Fifty years ago you could hop something called the electric interurban every few minutes and travel a 365-mile rail network out of Dallas that reached Fort Worth, Waco, Denison-Sherman, Corsicana, Terrell, Denton, Cleburne, and a few dozen – towns and villages in between.
The interurban cars could speed along with no smoke or smell on their well maintained private rights-of-way at an effortless 60 miles per hour, giving you a most delicious sensation of velocity as you stood at the front of the car, its nose swaying at high speed . . . and remember, this was before superhighways, in the days when you tested your new automobile by seeing if it could pull Chalk Hill in high.
The glorious thing about the interur-bans was they were so easy to use. They ran often – usually once an hour, at least – and they made good time, even for today: Dallas to Sherman in just over two hours, to Waco in less than three. And the ride was cheap: 30 cents from downtown Dallas to Richardson, 60 cents to Waxahachie, 65 to Ennis or McKinney, $1.50 to Denison, and just a few cents from one town to another up and down the line.
These lordly electrics weren’t just overgrown trolley cars. They didn’t rattle along the rails. They rumbled. Even their whistle and bell had a deeper, imperative tone. On the city streets they looked impatient to be out where they could fly.
And talk about class: some lines pulled parlor cars with individual upholstered or (in summer) wicker armchairs, with leaded pane, stained glass arch windows, rear observation sections with picture windows all around, and refreshments aboard. The Texas Electric Railway even tried diners for a while.

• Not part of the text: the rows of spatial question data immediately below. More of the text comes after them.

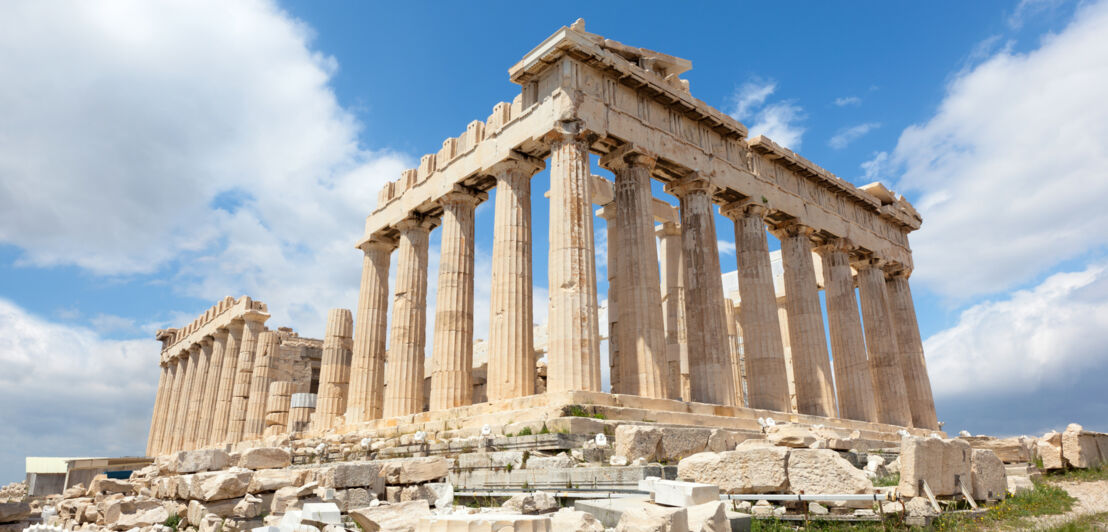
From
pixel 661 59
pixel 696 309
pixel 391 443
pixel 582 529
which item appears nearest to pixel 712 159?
pixel 661 59

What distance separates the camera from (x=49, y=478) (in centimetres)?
2875

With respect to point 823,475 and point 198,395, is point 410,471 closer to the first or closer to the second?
point 823,475

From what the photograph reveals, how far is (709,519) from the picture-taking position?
6141 mm

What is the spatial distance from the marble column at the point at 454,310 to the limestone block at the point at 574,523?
13910mm

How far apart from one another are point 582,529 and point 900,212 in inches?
1170

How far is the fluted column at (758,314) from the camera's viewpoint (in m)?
21.2

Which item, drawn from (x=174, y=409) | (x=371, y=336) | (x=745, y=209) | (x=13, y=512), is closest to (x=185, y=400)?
(x=174, y=409)

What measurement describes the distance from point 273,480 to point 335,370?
651 inches

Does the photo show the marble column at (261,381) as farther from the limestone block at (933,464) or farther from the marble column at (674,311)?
the limestone block at (933,464)

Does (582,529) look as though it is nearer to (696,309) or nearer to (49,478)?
(696,309)

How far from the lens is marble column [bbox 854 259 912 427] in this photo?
2669 cm

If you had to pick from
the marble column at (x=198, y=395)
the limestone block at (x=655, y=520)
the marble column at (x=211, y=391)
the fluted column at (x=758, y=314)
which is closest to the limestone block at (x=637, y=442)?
the limestone block at (x=655, y=520)

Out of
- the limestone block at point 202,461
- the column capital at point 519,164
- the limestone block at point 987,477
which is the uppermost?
the column capital at point 519,164

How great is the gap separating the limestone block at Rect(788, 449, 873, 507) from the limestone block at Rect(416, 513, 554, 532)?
351 cm
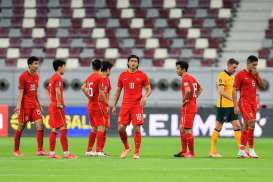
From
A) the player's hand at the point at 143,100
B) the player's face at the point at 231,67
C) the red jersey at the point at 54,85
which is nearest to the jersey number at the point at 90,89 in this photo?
the red jersey at the point at 54,85

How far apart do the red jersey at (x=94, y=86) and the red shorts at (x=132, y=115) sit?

In addition to the deluxe splendors, even the humble local cars had smoking compartments forward, had padded leather bucket seats, and sported toilets (an indoor comfort a good many of their rural passengers had not). The Texas Electric – longest interurban line in Texas – also had cars with railway post office sections with outside mail slots so that you could post a letter and have it delivered up and down the line that same day.

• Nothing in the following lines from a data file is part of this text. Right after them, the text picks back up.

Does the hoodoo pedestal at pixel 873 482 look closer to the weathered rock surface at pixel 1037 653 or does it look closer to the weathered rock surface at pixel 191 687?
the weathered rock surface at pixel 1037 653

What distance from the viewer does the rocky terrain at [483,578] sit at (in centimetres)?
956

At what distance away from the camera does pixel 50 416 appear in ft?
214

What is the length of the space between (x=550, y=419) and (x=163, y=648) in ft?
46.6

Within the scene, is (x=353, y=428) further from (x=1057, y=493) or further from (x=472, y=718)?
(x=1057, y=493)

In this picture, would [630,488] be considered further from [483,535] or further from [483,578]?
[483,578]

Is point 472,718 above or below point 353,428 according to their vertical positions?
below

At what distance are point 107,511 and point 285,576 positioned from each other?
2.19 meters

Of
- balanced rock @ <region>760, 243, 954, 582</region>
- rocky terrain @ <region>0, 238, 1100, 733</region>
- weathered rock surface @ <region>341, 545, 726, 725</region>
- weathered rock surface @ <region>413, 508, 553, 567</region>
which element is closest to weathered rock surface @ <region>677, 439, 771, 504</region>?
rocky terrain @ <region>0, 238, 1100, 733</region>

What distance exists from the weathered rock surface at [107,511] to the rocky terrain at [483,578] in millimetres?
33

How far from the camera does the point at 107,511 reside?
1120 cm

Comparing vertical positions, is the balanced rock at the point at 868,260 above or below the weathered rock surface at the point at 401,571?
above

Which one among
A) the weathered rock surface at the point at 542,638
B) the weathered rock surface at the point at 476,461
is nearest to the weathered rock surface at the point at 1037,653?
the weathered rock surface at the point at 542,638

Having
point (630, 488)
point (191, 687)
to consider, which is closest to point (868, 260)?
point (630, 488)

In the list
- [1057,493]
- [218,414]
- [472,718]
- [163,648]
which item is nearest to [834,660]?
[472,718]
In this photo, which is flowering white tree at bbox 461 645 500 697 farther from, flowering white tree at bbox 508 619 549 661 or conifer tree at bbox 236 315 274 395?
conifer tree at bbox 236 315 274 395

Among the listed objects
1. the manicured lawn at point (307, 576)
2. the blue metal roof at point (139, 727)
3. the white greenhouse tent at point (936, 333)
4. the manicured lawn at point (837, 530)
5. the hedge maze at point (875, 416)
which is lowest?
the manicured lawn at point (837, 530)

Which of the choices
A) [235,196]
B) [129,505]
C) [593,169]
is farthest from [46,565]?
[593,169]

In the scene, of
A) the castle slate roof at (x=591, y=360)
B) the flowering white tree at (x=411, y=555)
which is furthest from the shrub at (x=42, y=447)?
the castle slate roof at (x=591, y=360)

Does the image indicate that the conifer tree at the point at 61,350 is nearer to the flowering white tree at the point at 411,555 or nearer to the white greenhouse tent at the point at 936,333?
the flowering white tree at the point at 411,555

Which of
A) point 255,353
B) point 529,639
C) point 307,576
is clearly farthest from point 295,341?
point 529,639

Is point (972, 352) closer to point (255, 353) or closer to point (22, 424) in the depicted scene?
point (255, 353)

The first interurban line in the Dallas area was the Northern Texas Traction Co., built in 1902 between Fort Worth and Dallas. One would have thought Dallas and Fort Worth, being the largest near-cities in the state, would have been the first inter-city line in Texas but that honor went to Denison and Sherman, where an 11-mile electric railway had been built in 1900. (Electric lines were almost always called “railways” not “railroads” for some reason.)
The original NTT terminal in Dallas was on Main, through to Commerce, just west of St. Paul Street. The NTT cars crossed to Oak Cliff on the rapid transit trestle (where the Jefferson viaduct now stands), went out Jefferson Avenue and passed through Arcadia Park (which was built as an interurban suburb), Grand Prairie, Arlington, and Handley before entering Fort Worth. In 1911 the route to Cleburne, by way of Burleson, from Fort Worth was opened by the same ownership.

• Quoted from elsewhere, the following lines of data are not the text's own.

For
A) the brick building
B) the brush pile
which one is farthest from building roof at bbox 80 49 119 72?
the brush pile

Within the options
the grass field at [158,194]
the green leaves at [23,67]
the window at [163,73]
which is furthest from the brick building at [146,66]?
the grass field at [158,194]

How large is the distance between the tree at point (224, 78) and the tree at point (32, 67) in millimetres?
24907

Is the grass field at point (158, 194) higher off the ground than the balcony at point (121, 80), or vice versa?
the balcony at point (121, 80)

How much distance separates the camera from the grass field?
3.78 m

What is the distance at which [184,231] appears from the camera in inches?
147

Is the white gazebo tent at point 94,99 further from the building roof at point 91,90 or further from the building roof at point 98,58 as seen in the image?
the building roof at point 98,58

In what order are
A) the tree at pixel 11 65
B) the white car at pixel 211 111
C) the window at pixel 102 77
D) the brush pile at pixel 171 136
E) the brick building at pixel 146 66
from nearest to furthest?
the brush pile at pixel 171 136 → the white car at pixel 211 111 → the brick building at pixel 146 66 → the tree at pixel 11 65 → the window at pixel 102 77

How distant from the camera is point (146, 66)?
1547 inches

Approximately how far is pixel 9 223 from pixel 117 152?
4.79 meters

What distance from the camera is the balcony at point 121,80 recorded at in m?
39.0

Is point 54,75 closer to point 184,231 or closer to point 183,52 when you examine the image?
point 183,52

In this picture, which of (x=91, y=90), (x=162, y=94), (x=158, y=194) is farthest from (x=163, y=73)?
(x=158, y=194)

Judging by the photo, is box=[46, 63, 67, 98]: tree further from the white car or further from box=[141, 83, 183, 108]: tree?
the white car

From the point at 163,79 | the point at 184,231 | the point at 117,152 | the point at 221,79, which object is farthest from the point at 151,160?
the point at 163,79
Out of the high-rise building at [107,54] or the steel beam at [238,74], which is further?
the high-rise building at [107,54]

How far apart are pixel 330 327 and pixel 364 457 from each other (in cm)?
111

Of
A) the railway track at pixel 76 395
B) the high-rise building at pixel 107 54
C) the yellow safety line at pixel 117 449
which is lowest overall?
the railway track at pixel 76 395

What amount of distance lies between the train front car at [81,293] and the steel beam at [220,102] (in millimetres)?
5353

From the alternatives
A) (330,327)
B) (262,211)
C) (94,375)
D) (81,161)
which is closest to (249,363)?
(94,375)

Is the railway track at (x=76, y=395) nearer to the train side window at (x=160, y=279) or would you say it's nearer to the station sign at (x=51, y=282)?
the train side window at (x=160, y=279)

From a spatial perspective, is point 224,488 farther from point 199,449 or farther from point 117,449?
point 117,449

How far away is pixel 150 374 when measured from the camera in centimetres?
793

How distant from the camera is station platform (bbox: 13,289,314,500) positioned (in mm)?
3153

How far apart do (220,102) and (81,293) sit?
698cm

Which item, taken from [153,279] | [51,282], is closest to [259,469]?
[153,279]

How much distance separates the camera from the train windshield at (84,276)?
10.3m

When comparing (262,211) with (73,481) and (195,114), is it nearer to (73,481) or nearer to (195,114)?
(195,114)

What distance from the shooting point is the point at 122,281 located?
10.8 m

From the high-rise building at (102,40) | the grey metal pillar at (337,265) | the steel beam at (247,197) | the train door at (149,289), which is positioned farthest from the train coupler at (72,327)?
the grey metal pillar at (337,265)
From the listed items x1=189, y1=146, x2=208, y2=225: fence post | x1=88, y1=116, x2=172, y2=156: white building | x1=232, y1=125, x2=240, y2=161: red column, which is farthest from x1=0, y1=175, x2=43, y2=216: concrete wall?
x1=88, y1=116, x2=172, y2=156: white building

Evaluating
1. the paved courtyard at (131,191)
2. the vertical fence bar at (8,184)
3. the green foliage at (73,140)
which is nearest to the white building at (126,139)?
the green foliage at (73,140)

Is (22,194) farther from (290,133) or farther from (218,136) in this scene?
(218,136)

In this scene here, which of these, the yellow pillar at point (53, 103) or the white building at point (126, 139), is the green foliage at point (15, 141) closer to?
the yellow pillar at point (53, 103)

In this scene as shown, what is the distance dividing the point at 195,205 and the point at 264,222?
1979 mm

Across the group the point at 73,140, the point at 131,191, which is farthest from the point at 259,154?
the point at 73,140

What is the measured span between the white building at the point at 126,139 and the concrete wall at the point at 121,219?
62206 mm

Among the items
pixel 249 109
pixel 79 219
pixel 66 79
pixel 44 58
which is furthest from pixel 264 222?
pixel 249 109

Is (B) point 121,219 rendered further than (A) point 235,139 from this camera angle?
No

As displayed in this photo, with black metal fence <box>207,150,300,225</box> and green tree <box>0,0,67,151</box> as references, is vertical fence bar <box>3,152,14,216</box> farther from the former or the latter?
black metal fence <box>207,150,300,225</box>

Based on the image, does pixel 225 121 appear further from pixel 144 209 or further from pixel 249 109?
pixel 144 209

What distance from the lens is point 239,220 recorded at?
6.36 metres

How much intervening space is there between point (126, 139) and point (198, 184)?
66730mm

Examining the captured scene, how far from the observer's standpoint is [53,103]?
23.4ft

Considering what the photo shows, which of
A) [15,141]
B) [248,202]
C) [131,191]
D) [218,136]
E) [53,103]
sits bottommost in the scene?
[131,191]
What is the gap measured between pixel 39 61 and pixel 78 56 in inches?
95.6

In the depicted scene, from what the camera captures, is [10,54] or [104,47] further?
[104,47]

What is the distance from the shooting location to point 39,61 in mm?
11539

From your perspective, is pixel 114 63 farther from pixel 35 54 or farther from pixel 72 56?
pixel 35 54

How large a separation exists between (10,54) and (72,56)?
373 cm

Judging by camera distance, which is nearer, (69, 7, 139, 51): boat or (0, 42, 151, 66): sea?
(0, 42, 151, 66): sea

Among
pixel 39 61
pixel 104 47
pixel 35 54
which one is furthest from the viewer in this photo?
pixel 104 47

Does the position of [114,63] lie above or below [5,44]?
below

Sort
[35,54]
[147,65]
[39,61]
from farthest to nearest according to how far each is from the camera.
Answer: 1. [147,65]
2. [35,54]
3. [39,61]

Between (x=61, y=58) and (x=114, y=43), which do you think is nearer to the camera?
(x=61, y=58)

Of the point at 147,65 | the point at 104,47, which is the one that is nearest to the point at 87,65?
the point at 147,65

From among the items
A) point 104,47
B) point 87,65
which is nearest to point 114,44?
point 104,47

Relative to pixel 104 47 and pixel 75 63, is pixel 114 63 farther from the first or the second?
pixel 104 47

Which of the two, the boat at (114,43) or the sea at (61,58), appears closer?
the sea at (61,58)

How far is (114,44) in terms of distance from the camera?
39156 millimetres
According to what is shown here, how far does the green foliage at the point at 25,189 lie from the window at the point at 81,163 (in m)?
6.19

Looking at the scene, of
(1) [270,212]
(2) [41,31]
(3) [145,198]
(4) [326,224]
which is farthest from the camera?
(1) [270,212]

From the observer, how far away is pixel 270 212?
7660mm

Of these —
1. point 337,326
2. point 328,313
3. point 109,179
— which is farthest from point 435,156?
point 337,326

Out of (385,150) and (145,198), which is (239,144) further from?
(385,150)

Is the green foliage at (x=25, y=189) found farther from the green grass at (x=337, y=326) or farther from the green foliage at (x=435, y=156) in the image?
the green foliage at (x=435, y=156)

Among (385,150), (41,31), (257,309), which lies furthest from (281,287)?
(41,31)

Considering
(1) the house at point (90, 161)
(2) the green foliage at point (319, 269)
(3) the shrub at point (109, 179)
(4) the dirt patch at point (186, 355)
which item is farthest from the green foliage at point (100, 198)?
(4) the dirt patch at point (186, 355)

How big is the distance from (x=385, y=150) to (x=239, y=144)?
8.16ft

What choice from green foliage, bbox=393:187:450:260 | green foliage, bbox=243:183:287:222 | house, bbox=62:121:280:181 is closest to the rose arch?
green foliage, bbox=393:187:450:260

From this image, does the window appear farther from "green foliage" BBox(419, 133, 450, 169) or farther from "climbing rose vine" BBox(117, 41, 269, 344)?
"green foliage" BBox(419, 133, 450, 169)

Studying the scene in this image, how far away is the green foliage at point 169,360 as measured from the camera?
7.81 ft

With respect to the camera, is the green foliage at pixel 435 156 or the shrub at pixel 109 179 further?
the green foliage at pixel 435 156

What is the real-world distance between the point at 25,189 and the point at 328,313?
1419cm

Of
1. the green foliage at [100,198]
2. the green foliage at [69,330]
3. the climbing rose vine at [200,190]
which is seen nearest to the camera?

In 1908 a Dallas group built the Texas Traction line to Sherman where it connected with the Denison-Sherman interurban. By 1913 the Southern Traction Co. was operating down to Waco, a 97-mile stretch, then a few weeks later the line to Corsicana, 54 miles away, was opened. In 1916 Texas Traction, Southern Traction, and the Denison-Sherman interurban line were combined into the Texas Electric Railway system of some 240 miles.
J.F. Strickland was founder and first president and R.B. Stichter was the general manager. Later, James P. Griffin headed the line for many years and H.G. Floyd was general superintendent for the last 25 years or so of Texas Electric’s life. (I once applied to Mr. Floyd for a brakeman’s job and he refused to let me even entertain the notion. “The interur-bans are done for,” he told me, “you go to college and forget the electrics.”)
The Denison-Sherman run of the Texas Electric used Dallas streetcar rails out to Matilda Street, then it went private rightof-way straight north (you can still see a slightly humped median on parts of Matilda) to the town of Vickery, where it crossed Greenville Avenue, skirted the old Reynolds Orphans Home (site of today’s Presbyterian Hospital) and continued through Huffines, Richardson, Piano, Allen, McKinney, Melissa, Anna, Van Alstyne, Howe, Sherman and Denison.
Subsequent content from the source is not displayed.